Ensuring vaccines are free of "contaminants"

Excerpts from the testimony of Dr. Allen Albright, concluding speaker at the FDA NATIONAL CANCER INSTITUTE WORKSHOP ON TUMOR VACCINES
Thursday, December 10, 1998.

Some highlights on vaccine testing:
"I want to touch on first of all the regulatory authority that we have
for viral vaccines, give some examples of viral vaccines. We'll spend
a great deal of time, not too much time, on safe viral vaccine
production, mainly covering issues of cell substrate, viral seeds as
well as product testing." . . .

"Okay, in terms of safe, viral vaccine production, we use a
complementary approach and what I mean by that is there is
characterization of a cell substrate for identity, endogenous and
adventitious agents. We have certification of cell culture media,
viral C history and characterization, your validation of manufacturing
process for removal and activation of viruses, release testing of bulk
and final products." ...

"Also, there's in-process testing for adventitious agents to see
whether those are introduced.
In terms of cell substrates, again, each manufacturer must
characterize a cell substrate, banked and used in production. In
terms of history and isolation of the bank, growth characterizations,
karyology and tumor genicity, freedom from adventitious agents. And
these pertain to master, working and end of production cells.
In terms of identity testing, we have morphologies, species of origin,
cell passage number, copy number and physical state of expression
construct and again, these would pertain to recombinant proteins made
from cell substrates." . . .

". . . issues such as bacterial and fungal sterility, mycoplasma,
spiroplasma in the case of insect cell substrate, mycoplasma testing
for cultable and noncultable mycoplasma, mycobacteria testing these
both in animals and in culture, looking for adventitious viruses both
in vitro and in vivo techniques, again, looking for acute lytic
viruses as well as latent viruses such as retroviruses or other
oncogenic viruses.". . .

- - - - -

#### EXERCISES
**1.** In the testimony excerpt on vaccine testing, translate this sentence into Spanish: "Also, there's in-process testing for adventitious agents to see whether those are introduced."
**2.** According to the testimony excerpt on vaccine testing, what kind of approach is used for safe viral vaccine production?

- - - - -

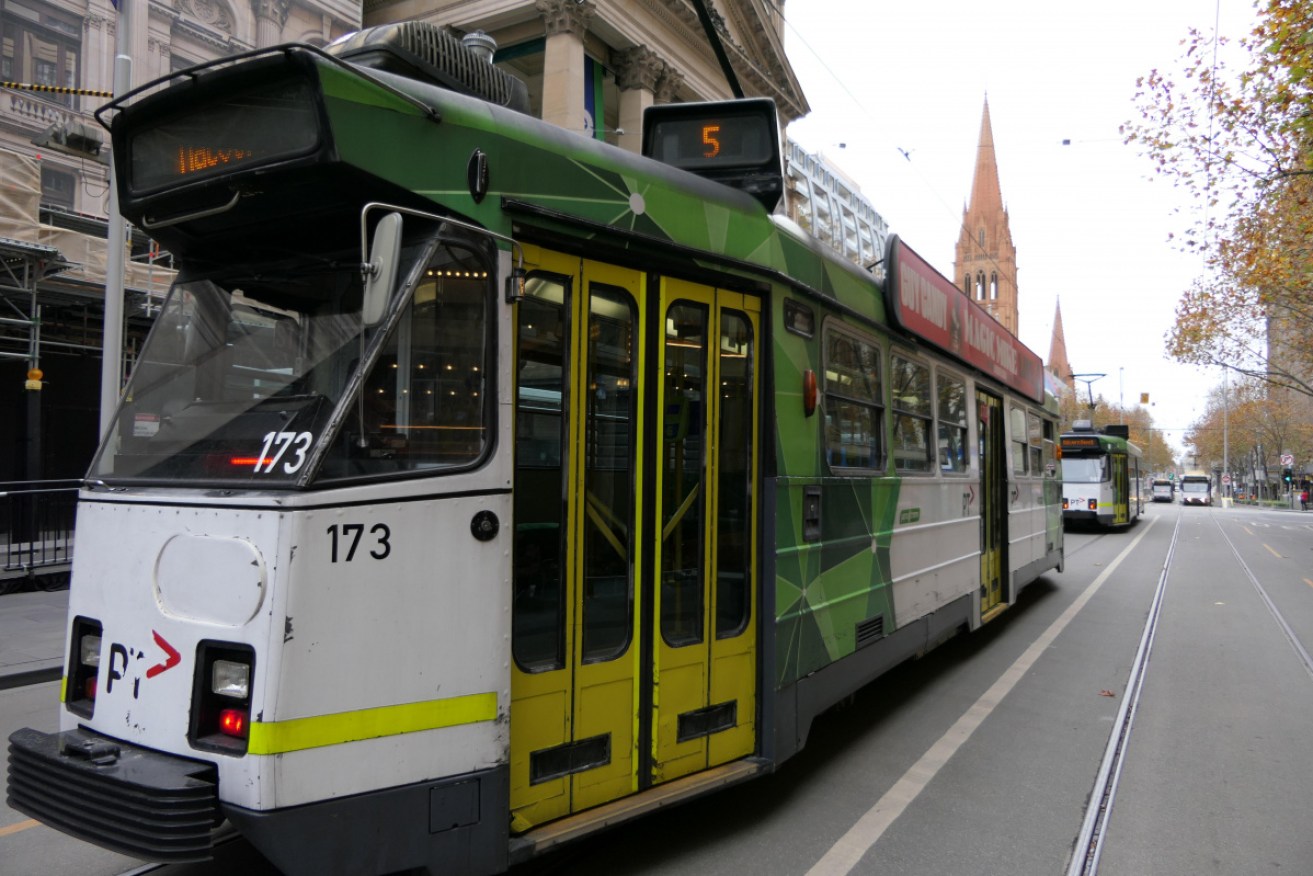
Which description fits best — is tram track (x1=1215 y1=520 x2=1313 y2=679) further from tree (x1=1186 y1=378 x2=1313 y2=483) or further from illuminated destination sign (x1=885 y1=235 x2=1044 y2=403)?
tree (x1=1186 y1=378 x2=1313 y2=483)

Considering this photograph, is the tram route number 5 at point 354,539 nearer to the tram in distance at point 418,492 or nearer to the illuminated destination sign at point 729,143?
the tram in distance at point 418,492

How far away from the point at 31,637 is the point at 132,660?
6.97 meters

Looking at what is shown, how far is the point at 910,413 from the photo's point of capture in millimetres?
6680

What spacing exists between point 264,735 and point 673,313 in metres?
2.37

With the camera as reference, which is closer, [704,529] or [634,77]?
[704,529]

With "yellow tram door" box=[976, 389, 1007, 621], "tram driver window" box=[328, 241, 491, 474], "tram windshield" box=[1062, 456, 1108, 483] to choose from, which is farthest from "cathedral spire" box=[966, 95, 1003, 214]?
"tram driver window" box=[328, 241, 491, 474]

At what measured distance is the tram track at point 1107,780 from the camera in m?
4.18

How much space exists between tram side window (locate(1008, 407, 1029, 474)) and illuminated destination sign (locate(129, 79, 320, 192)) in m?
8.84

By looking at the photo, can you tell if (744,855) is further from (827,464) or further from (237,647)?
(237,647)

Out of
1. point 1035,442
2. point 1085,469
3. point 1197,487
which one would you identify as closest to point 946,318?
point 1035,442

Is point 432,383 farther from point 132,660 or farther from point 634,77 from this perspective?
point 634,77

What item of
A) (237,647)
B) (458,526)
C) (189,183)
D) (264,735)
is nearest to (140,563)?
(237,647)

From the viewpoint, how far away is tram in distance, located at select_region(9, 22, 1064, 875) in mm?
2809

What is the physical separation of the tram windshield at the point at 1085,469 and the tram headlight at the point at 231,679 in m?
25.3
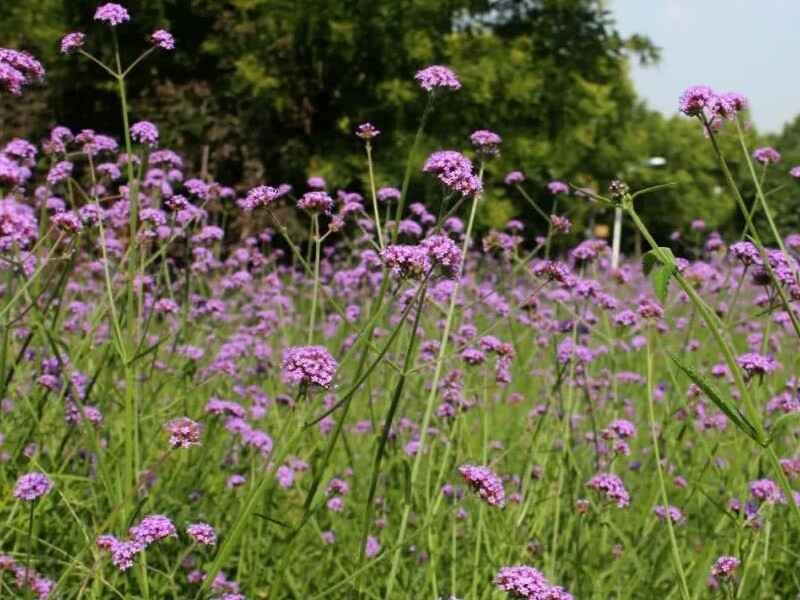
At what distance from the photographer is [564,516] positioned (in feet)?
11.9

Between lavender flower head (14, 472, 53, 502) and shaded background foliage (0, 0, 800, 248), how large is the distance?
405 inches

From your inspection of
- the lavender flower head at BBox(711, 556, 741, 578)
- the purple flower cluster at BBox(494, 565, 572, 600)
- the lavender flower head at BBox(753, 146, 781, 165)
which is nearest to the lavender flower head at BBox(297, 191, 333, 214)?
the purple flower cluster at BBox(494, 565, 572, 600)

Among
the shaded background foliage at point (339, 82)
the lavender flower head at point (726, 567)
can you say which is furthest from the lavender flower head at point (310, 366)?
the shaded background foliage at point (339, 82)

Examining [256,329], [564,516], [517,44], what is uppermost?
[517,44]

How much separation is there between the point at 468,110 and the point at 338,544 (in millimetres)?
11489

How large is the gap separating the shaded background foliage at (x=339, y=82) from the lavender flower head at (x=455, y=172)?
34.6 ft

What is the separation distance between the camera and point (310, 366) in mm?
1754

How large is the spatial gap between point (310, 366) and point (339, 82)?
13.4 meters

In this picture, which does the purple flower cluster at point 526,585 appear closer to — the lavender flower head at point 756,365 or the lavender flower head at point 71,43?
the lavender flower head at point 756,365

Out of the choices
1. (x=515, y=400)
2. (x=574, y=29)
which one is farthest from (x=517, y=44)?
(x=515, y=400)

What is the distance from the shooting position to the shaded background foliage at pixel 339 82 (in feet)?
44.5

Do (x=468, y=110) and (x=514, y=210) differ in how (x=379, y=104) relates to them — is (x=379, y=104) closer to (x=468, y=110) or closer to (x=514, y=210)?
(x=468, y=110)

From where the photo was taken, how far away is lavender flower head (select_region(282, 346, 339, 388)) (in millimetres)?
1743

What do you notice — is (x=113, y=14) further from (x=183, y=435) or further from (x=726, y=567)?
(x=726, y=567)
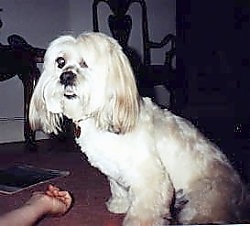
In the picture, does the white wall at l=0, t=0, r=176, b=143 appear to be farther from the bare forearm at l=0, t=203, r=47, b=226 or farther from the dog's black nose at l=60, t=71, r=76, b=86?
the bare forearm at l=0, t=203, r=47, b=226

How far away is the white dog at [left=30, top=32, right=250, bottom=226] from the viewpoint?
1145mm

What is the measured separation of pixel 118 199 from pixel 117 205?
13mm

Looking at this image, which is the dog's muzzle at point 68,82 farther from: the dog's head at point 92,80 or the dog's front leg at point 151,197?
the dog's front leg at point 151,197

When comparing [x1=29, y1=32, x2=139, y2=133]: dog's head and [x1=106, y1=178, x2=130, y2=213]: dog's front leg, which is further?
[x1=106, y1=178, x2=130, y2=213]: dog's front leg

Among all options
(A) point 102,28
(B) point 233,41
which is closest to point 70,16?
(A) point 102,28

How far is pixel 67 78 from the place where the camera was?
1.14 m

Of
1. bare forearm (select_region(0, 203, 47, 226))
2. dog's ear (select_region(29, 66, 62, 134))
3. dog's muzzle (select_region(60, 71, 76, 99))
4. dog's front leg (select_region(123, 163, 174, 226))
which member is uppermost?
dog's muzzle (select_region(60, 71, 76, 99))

- - - - -

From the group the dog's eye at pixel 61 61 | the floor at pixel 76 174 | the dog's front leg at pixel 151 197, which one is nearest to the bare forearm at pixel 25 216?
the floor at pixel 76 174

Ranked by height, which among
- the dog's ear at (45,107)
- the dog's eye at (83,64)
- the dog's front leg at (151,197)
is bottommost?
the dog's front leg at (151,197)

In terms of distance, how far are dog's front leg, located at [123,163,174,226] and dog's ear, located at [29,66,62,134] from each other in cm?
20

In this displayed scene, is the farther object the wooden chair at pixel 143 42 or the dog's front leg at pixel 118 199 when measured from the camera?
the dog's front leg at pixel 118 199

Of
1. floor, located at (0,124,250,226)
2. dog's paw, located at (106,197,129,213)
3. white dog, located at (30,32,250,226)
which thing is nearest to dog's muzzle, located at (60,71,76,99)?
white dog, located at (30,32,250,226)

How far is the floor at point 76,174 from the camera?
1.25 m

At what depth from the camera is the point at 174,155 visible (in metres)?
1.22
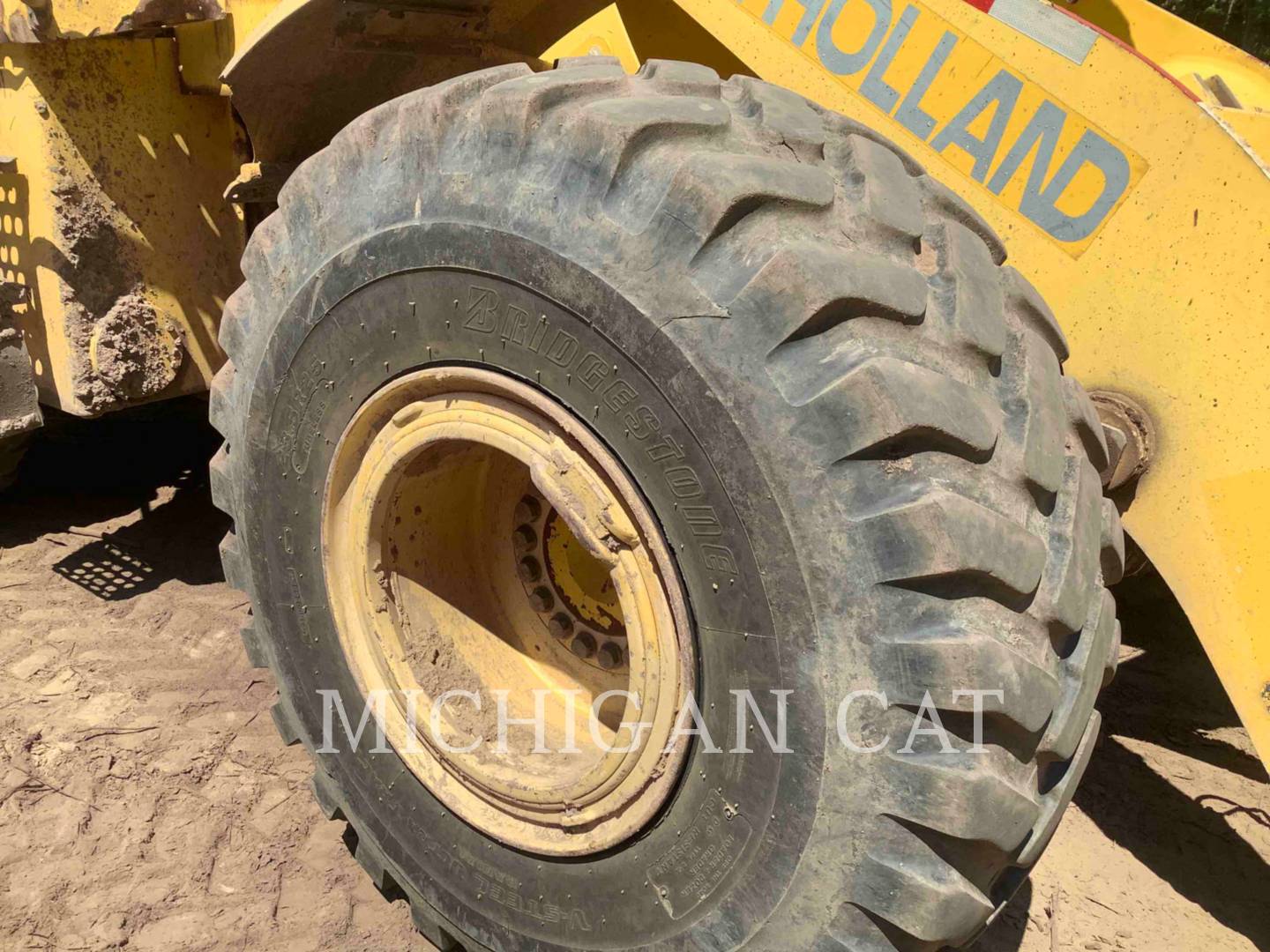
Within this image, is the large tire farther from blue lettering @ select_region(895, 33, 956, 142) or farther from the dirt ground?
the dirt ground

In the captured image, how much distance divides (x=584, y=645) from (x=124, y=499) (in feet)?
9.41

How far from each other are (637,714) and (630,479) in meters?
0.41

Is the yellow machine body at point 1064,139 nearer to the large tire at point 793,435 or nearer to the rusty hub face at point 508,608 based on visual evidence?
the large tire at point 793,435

- - - - -

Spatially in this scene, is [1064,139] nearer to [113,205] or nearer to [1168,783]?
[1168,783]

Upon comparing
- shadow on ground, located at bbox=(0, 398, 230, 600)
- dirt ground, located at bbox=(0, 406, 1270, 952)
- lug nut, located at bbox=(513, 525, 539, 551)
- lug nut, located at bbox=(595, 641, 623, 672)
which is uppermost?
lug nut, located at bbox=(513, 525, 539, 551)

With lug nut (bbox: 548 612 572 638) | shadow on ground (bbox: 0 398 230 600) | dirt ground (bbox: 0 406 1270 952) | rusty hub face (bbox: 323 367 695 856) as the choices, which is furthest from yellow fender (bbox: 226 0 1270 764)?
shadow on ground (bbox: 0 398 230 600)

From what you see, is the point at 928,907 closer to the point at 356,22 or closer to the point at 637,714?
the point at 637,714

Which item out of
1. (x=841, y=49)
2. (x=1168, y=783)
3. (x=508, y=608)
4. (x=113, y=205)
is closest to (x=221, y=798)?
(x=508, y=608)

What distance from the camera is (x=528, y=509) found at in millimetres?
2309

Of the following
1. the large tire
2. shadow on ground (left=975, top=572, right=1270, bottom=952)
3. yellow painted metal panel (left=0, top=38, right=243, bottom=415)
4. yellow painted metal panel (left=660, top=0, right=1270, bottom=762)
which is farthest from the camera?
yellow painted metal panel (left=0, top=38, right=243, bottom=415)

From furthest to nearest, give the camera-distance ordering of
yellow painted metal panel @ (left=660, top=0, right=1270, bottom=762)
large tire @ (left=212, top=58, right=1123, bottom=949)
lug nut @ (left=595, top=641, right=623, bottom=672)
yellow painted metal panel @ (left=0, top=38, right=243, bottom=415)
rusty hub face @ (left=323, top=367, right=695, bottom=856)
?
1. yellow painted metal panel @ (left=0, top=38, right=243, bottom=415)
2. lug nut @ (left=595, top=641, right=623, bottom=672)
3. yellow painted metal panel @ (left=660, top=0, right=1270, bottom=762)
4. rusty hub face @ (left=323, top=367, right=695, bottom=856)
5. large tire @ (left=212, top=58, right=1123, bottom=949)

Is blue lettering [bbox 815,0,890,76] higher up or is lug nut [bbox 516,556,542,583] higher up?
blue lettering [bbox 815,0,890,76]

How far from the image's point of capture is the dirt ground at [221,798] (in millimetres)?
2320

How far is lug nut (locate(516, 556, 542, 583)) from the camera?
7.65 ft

- - - - -

#### SOLUTION SET
**1.** Además, se realizan pruebas durante el proceso para detectar agentes adventicios y comprobar si se han introducido.

**2.** A complementary approach.